> [Problem description] In the records below, tally the lines that contain the word "with" and give only that number.

> [Records for this task]
§ §
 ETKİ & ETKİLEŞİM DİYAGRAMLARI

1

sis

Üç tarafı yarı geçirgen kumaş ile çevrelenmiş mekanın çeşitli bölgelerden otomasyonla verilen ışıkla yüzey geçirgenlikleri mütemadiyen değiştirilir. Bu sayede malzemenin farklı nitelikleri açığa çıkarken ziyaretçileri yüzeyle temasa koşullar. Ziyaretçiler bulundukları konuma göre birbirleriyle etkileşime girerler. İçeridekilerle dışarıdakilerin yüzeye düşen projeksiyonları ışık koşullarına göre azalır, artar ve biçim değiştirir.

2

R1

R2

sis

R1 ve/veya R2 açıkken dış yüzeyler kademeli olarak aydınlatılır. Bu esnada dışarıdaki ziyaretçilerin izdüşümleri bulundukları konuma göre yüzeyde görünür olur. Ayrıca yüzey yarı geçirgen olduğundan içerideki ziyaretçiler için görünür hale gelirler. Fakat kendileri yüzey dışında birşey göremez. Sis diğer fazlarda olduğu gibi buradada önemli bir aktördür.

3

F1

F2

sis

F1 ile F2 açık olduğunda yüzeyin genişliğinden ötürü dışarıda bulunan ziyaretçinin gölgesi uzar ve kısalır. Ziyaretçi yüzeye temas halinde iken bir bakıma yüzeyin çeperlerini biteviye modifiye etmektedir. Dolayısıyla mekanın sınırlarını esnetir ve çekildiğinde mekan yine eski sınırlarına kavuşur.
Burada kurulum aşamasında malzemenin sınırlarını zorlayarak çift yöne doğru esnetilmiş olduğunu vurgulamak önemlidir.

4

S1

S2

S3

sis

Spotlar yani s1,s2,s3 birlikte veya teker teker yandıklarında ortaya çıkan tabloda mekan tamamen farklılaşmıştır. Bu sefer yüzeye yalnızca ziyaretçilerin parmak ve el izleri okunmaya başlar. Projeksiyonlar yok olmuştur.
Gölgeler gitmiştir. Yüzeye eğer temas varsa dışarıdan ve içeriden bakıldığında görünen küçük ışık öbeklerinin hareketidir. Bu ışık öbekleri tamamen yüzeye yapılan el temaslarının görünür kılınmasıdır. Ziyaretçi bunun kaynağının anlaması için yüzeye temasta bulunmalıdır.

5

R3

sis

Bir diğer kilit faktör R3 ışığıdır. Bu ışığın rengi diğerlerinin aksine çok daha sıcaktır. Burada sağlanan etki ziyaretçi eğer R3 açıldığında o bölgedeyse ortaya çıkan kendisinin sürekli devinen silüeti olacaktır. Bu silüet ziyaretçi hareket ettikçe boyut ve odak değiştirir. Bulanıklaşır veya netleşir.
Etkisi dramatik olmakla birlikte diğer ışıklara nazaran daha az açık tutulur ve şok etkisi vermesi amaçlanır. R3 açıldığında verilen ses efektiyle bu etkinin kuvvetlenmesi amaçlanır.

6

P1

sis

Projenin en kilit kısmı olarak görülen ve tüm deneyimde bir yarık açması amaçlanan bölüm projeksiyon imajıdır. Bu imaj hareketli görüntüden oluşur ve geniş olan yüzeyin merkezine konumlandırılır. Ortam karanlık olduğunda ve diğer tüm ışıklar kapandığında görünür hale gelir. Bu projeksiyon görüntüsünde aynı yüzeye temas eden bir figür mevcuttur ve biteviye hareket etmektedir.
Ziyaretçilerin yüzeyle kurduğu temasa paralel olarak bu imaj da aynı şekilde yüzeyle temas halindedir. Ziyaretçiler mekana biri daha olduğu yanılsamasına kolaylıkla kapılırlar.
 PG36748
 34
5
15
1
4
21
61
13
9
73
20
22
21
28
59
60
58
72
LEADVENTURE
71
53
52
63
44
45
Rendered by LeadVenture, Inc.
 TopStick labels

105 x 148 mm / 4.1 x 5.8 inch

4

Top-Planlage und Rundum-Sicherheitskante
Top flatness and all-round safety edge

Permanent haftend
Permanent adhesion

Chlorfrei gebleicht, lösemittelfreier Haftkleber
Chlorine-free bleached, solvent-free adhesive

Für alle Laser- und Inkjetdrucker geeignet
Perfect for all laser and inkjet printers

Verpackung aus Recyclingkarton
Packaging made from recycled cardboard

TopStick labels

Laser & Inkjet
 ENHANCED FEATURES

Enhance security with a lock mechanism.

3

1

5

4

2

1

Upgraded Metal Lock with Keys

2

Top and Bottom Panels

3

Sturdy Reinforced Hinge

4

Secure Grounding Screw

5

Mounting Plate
§ §
> [Finished exercise] 2